- [ENTRIES PROVIDED]:
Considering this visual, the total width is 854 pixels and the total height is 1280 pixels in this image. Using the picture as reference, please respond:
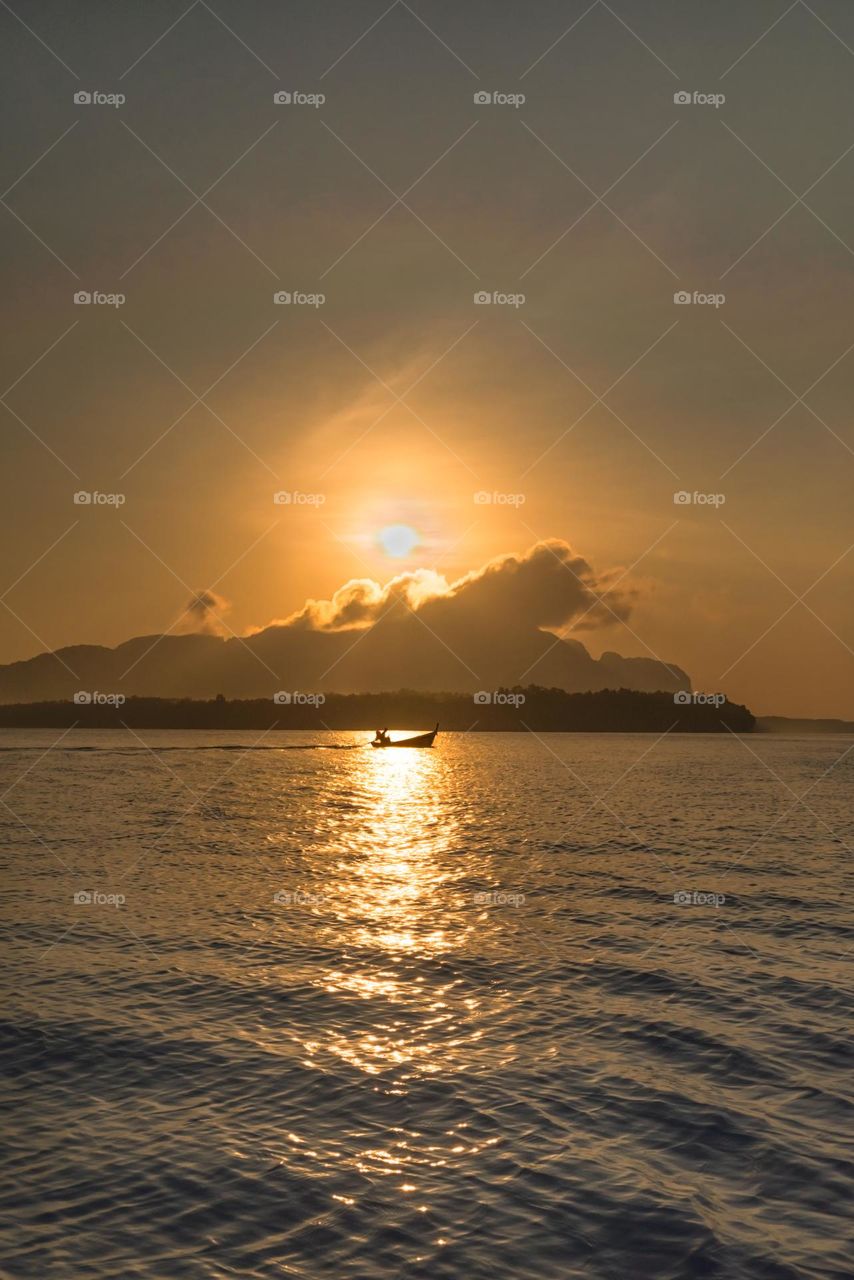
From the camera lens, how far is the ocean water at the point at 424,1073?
11.4 meters

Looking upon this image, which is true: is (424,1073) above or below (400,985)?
above

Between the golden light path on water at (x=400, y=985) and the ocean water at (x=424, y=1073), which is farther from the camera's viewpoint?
the golden light path on water at (x=400, y=985)

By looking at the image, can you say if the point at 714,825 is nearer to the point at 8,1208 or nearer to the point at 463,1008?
the point at 463,1008

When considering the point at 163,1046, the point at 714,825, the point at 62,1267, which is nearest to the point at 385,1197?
the point at 62,1267

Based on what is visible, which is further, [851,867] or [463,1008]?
[851,867]

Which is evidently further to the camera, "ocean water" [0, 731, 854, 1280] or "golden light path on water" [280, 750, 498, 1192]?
"golden light path on water" [280, 750, 498, 1192]

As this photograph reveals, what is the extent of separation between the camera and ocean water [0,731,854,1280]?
11.4 meters

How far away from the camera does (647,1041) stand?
18812 millimetres

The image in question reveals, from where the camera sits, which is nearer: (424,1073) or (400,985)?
(424,1073)

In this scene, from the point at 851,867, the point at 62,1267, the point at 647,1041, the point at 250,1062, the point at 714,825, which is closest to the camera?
the point at 62,1267

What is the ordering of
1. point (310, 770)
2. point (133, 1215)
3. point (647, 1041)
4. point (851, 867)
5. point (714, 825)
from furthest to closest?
1. point (310, 770)
2. point (714, 825)
3. point (851, 867)
4. point (647, 1041)
5. point (133, 1215)

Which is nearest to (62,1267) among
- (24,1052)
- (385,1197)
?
(385,1197)

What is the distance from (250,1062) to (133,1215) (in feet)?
17.7

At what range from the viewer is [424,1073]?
657 inches
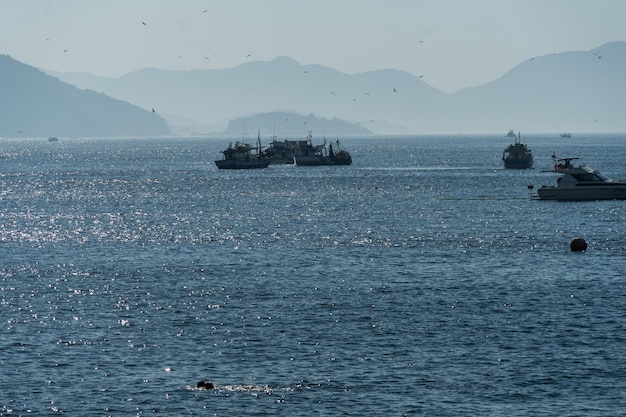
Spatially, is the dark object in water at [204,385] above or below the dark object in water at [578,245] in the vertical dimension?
below

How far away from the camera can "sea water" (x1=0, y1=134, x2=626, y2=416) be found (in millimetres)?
53406

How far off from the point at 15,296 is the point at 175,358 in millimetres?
24032

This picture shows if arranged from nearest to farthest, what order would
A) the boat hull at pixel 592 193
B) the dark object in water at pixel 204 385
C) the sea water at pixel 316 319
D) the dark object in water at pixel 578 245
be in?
the sea water at pixel 316 319 < the dark object in water at pixel 204 385 < the dark object in water at pixel 578 245 < the boat hull at pixel 592 193

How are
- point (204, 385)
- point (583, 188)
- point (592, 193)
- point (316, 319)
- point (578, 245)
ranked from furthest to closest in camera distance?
point (592, 193)
point (583, 188)
point (578, 245)
point (316, 319)
point (204, 385)

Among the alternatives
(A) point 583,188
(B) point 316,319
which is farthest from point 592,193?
(B) point 316,319

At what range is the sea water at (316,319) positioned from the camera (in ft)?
175

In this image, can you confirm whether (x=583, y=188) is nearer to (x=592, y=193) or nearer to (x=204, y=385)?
(x=592, y=193)

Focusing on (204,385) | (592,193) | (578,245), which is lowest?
(204,385)

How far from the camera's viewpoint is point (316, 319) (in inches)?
2798

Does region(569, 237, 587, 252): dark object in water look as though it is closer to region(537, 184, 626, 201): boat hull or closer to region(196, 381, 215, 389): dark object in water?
region(537, 184, 626, 201): boat hull

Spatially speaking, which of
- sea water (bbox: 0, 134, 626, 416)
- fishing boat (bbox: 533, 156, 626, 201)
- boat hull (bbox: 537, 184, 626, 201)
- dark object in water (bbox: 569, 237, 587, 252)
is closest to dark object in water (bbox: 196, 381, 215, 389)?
sea water (bbox: 0, 134, 626, 416)

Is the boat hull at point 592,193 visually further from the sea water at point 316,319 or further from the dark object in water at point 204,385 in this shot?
the dark object in water at point 204,385

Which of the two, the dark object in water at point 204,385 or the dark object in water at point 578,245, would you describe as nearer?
the dark object in water at point 204,385

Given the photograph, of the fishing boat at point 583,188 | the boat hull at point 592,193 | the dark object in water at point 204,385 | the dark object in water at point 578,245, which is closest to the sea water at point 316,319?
the dark object in water at point 204,385
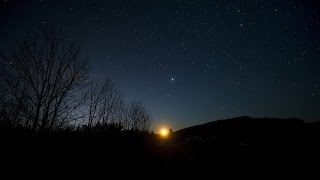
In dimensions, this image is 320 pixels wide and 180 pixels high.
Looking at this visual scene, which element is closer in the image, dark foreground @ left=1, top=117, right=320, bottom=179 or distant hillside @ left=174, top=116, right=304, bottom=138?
dark foreground @ left=1, top=117, right=320, bottom=179

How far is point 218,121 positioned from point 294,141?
272 cm

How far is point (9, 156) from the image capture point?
211 inches

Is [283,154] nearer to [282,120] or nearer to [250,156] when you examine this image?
[250,156]

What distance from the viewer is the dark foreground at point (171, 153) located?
5.60 metres

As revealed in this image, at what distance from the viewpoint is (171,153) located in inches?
282

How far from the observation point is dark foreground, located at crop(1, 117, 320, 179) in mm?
5598

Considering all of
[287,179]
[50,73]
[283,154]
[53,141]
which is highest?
[50,73]

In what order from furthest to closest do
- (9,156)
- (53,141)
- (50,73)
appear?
(50,73) < (53,141) < (9,156)

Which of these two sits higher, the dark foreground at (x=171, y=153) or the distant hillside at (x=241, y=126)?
the distant hillside at (x=241, y=126)

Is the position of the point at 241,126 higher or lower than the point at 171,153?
higher

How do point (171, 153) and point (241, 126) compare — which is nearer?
point (171, 153)

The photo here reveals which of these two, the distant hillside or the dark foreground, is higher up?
the distant hillside

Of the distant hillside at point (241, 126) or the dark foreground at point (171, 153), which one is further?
the distant hillside at point (241, 126)

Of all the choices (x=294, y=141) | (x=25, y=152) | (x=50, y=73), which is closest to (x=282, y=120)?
(x=294, y=141)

- [TASK TO COMPLETE]: Reproduce every one of the records above word for word, leaving out the pictures.

- [EXERCISE OUTPUT]:
Considering this visual, the total width is 854 pixels and the total height is 1280 pixels in this image. Using the picture as reference, please respond:
From the camera lens, how far is the ocean water at the point at 424,1073?
11.4 meters

Looking upon this image, which is true: is (424,1073) above or below (400,985)?
above

Between the golden light path on water at (x=400, y=985) and the ocean water at (x=424, y=1073), which is farther from the camera's viewpoint?
the golden light path on water at (x=400, y=985)

By looking at the image, can you say if the point at 714,825 is nearer to the point at 8,1208 or nearer to the point at 463,1008?
the point at 463,1008

When considering the point at 163,1046, the point at 714,825, the point at 62,1267, which is nearest to the point at 385,1197?
the point at 62,1267

Based on what is visible, which is further, [851,867] or [463,1008]?
[851,867]

Which is evidently further to the camera, "ocean water" [0, 731, 854, 1280] or "golden light path on water" [280, 750, 498, 1192]?
"golden light path on water" [280, 750, 498, 1192]

As this photograph reveals, what is the extent of separation between the camera and ocean water [0,731,854,1280]?
11.4 meters

How far away from the camera does (647,1041) stand?
18812 millimetres

The image in question reveals, from where the camera sits, which is nearer: (424,1073) or (400,985)?
(424,1073)

In this scene, from the point at 851,867, the point at 62,1267, the point at 647,1041, the point at 250,1062, the point at 714,825, which is closest to the camera?
the point at 62,1267

What is the ordering of
1. point (310, 770)
2. point (133, 1215)
3. point (647, 1041)
4. point (851, 867)
5. point (714, 825)
from furthest to closest?
1. point (310, 770)
2. point (714, 825)
3. point (851, 867)
4. point (647, 1041)
5. point (133, 1215)

Which is nearest to (62,1267) among
- (24,1052)
- (385,1197)
?
(385,1197)

What is the distance from (250,1062) to (133,1215) (in feet)?
17.7

At what range from the viewer is [424,1073]?
657 inches
Spatially, is the dark object in water at [204,385] above or below the dark object in water at [578,245] in the vertical dimension?
below

How far away from the camera can "sea water" (x1=0, y1=134, x2=626, y2=416) be found (in millimetres)?
53406

How far off from the point at 15,296 is the point at 175,358 in millimetres?
24032

This picture shows if arranged from nearest to farthest, what order would
A) the boat hull at pixel 592 193
B) the dark object in water at pixel 204 385
C) the sea water at pixel 316 319
D) the dark object in water at pixel 578 245
be in?
the sea water at pixel 316 319 < the dark object in water at pixel 204 385 < the dark object in water at pixel 578 245 < the boat hull at pixel 592 193

How are
- point (204, 385)
- point (583, 188)
- point (592, 193)
- point (316, 319)
- point (578, 245)
ranked from furthest to closest in camera distance?
point (592, 193)
point (583, 188)
point (578, 245)
point (316, 319)
point (204, 385)

Among the alternatives
(A) point 583,188
(B) point 316,319
which is farthest from point 592,193?
(B) point 316,319

At what range is the sea water at (316,319) positioned from the camera (in ft)?
175

In this image, can you confirm whether (x=583, y=188) is nearer to (x=592, y=193) or nearer to (x=204, y=385)?
(x=592, y=193)

Focusing on (204,385) | (592,193) | (578,245), which is lowest?
(204,385)

How far from the camera's viewpoint is point (316, 319) (in inches)?
2798

Does region(569, 237, 587, 252): dark object in water look as though it is closer to region(537, 184, 626, 201): boat hull or closer to region(196, 381, 215, 389): dark object in water?
region(537, 184, 626, 201): boat hull

Spatially speaking, which of
- sea water (bbox: 0, 134, 626, 416)
- fishing boat (bbox: 533, 156, 626, 201)
- boat hull (bbox: 537, 184, 626, 201)
- dark object in water (bbox: 569, 237, 587, 252)
is closest to dark object in water (bbox: 196, 381, 215, 389)?
sea water (bbox: 0, 134, 626, 416)

Is the boat hull at point 592,193 visually further from the sea water at point 316,319 or further from the dark object in water at point 204,385 in this shot?
the dark object in water at point 204,385

Which of the two, the dark object in water at point 204,385 or the dark object in water at point 578,245, would you describe as nearer?
the dark object in water at point 204,385

Given the photograph, of the fishing boat at point 583,188 | the boat hull at point 592,193 | the dark object in water at point 204,385 | the dark object in water at point 578,245, which is closest to the sea water at point 316,319?
the dark object in water at point 204,385
In dimensions, this image is 320 pixels wide and 180 pixels high.
Looking at this visual scene, which element is closer in the image, dark foreground @ left=1, top=117, right=320, bottom=179 or distant hillside @ left=174, top=116, right=304, bottom=138?
dark foreground @ left=1, top=117, right=320, bottom=179

How far is point 218,121 positioned from point 294,141?
272 cm

How far is point (9, 156) from the image capture point?
211 inches

Is [283,154] nearer to [282,120] or nearer to [250,156] when you examine this image?
[250,156]

What distance from the viewer is the dark foreground at point (171, 153) located?
5.60 metres

As revealed in this image, at what distance from the viewpoint is (171,153) located in inches?
282

How far from the observation point is dark foreground, located at crop(1, 117, 320, 179) in mm?
5598

Considering all of
[287,179]
[50,73]
[283,154]
[53,141]
which is highest?
[50,73]

In what order from furthest to closest do
- (9,156)
- (53,141)
- (50,73)
appear?
(50,73) < (53,141) < (9,156)

Which of these two sits higher, the dark foreground at (x=171, y=153) or the distant hillside at (x=241, y=126)?
the distant hillside at (x=241, y=126)

Is the position of the point at 241,126 higher or lower than the point at 171,153?
higher

How do point (171, 153) and point (241, 126) compare — which is nearer?
point (171, 153)

The photo here reveals which of these two, the distant hillside or the dark foreground, is higher up?
the distant hillside

Of the distant hillside at point (241, 126) or the dark foreground at point (171, 153), which one is further?
the distant hillside at point (241, 126)

Of all the choices (x=294, y=141) | (x=25, y=152) | (x=50, y=73), which is closest to (x=282, y=120)?
(x=294, y=141)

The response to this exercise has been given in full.